On the flip side, I was less thrilled with the endings handed to Black Widow and Cap. Black Widow was framed during the first part of Endgame as the person who was holding things together. We knew Cap and Iron Man would be stepping down in some way or another, leaving a leadership void. Black Widow stepped into that spot even before they were gone and it seemed to suit her.
And then, at the cliffs of Vormir, that was taken away from her because they put her against her best friend – a family man. Of course she was going to sacrifice herself to let her best friend be with his family. But it was disappointing to see the Soul Stone capture another of Marvel’s badass women and to put the Black Widow movie firmly in “prequel” space. It didn’t feel like the right move for the character. And this has nothing to do with how much I dislike Jeremy Renner and wanted to see him jump off a cliff, I promise.
Captain America’s ending is superficially a happy one. First, he proved his ultimate worth by not just hefting Mjolnir, but taming it and using it just as Thor would’ve.

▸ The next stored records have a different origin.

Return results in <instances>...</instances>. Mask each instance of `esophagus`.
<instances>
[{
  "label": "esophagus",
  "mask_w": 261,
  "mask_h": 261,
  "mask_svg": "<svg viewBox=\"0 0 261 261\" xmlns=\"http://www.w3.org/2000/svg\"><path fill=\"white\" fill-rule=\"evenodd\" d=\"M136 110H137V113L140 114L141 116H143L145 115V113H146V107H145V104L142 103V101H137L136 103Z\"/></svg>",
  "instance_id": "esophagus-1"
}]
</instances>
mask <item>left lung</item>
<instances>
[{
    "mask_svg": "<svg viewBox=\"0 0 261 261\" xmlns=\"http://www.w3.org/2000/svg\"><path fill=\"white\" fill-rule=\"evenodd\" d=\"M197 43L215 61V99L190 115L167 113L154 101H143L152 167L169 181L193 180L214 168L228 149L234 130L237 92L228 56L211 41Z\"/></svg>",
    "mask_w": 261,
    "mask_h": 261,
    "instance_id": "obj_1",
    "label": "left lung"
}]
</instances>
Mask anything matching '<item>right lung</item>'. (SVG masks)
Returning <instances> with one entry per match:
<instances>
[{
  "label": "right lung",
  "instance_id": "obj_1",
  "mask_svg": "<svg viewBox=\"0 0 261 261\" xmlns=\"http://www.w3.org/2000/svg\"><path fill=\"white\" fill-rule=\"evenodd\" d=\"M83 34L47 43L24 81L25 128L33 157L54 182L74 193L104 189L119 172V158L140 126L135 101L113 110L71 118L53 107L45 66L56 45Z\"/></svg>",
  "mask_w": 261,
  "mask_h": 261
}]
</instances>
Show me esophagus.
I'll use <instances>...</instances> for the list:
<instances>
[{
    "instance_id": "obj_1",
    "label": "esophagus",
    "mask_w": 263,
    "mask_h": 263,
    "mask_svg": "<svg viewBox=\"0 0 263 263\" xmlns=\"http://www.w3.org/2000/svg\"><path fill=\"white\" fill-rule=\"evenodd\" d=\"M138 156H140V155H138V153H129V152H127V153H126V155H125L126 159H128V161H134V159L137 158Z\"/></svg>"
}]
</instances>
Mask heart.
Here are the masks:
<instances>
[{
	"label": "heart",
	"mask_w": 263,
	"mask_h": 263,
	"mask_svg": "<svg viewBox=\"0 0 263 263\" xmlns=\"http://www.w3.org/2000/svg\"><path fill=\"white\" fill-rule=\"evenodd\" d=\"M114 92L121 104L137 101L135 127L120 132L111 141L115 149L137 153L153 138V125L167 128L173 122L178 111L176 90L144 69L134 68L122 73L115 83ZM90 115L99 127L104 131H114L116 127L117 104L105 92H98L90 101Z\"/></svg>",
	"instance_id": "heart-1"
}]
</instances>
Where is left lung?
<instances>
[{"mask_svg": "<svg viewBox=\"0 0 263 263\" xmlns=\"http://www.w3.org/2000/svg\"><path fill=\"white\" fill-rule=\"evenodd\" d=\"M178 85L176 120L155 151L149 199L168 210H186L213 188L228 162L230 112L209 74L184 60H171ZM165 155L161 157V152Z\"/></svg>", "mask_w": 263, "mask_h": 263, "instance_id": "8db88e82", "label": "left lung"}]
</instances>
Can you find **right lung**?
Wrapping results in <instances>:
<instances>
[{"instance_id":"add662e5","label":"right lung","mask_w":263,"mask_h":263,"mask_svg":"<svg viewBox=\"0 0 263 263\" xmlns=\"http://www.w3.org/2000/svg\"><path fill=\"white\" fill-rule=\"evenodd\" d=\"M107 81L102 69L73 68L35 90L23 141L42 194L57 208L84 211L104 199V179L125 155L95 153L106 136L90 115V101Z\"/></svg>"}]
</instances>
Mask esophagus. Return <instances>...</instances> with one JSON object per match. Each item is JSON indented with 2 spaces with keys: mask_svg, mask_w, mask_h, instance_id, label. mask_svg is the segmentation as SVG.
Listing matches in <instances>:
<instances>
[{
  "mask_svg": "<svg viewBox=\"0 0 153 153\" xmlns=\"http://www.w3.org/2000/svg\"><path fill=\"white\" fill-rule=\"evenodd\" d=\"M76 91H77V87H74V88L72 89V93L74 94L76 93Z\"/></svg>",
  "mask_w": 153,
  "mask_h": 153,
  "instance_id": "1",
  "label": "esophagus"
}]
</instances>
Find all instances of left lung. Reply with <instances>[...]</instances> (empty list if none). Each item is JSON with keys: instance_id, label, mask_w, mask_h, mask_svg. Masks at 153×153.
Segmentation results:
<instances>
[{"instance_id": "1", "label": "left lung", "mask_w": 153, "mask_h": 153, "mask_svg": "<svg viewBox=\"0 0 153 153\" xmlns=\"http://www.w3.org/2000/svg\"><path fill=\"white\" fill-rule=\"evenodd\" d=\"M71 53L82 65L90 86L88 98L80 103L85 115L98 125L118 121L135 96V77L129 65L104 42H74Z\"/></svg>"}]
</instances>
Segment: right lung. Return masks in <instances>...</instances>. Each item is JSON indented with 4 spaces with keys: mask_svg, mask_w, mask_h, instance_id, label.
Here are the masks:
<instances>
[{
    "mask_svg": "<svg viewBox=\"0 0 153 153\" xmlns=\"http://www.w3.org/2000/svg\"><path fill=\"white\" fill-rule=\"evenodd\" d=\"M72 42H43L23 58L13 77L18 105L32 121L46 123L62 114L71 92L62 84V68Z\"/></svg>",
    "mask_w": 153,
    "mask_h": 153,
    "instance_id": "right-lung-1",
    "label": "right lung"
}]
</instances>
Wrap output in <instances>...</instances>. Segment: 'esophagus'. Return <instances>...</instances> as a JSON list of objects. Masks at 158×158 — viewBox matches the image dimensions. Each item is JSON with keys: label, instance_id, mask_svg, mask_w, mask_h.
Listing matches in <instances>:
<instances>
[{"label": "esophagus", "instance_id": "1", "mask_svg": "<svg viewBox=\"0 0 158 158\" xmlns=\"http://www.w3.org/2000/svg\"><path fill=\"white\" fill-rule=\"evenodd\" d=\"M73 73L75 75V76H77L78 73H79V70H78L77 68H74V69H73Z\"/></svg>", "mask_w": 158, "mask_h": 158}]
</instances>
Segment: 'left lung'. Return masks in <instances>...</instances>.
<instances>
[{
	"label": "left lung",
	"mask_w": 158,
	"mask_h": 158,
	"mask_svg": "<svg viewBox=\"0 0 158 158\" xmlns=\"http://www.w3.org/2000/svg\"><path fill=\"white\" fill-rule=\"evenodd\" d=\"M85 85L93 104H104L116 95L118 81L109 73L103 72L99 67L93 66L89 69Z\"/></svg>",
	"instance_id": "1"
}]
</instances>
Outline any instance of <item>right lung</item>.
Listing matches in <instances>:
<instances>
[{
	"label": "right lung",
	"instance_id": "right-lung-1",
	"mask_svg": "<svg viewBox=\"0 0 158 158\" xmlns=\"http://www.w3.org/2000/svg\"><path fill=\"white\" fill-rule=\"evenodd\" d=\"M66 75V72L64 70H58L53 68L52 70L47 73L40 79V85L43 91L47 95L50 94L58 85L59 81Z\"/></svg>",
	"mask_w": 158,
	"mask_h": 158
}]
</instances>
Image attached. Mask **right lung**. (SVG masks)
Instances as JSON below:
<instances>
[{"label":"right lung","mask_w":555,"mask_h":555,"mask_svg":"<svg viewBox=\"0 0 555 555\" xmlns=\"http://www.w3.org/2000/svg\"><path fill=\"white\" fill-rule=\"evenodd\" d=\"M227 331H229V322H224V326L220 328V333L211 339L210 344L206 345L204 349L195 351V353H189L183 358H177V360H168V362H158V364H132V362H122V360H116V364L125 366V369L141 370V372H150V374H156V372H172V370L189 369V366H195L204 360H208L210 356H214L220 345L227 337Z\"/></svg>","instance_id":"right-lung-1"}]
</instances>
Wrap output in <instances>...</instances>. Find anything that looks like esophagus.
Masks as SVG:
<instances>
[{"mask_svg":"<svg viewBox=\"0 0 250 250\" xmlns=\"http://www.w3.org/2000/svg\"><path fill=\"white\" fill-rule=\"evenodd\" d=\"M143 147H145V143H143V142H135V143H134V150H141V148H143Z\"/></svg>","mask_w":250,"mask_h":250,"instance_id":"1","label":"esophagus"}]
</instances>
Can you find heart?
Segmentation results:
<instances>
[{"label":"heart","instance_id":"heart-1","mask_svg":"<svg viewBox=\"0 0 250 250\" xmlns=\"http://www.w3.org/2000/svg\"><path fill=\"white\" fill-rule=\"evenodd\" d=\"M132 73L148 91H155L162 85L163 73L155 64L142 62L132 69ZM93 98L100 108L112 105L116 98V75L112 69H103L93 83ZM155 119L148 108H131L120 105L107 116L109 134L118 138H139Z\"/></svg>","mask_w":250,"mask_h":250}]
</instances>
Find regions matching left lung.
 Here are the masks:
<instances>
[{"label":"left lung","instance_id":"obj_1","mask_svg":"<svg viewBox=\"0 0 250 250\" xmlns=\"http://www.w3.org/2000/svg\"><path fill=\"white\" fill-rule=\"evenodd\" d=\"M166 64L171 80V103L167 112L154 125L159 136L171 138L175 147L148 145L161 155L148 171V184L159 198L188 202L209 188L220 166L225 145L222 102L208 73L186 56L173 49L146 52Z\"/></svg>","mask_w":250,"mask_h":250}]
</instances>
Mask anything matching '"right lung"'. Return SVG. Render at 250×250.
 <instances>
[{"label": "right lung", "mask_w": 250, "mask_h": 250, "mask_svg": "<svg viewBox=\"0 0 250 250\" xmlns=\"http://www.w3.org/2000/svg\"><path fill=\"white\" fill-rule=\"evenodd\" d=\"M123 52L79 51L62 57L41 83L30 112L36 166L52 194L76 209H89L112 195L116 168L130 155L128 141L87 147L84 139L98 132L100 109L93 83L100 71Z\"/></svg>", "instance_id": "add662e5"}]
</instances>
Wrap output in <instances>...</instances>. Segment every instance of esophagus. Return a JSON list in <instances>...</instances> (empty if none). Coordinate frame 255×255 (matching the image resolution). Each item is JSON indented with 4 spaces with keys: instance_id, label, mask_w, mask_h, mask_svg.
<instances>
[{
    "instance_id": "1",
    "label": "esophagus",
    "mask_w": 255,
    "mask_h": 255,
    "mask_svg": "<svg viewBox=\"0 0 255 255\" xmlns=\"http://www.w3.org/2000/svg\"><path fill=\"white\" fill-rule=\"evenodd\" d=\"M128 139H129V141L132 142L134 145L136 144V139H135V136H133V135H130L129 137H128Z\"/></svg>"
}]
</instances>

After defeating Thanos and helping bring the world back, Cap is sent back in time to put the Infinity Stones back where they were taken from, and that’s where things start to fall apart. For one, we know that the Red Skull was bound to the Soul Stone’s place in eternity. I want to see that scene – of Cap coming face to face with his original arch-nemesis. But then after that, he does what many predicted by heading back in time to live out his life with his true love, Peggy Carter.
There are roundabout ways to justify how this would’ve worked without making Steve Rogers look like a jerk, but they involve a lot of handwaving. Instead, we see a Steve that seems to have bailed on a job he was deeply committed to while breaking some of the rules for time travel the movie set in place. Also, he made out with his niece in some previous movies, and that’s weird. I wish the movie would’ve spent even just 30 seconds more to make that ending work in the confines of the movie so that we wouldn’t have to go to /r/fantheories to make sense of it. But at over 3 hours, I can see how they were eager to cut out anything that wasn’t absolutely crucial, too.
I also wish Captain Marvel’s role had been bigger. It was crucial to be sure, and her true power was put on display as she took down Thanos’ capital ship and laughed at him as he punched her forcefield to absolutely zero effect, but her role was still too small for how much it was hyped up.
Even with these nitpicks, I still enjoyed Endgame. It closes up the Avengers movies appropriately and gives our favorite characters appropriate endings and the new blood a bright – but very complicated – future to contend with. In other words, a perfect setting for the next phase of Marvel.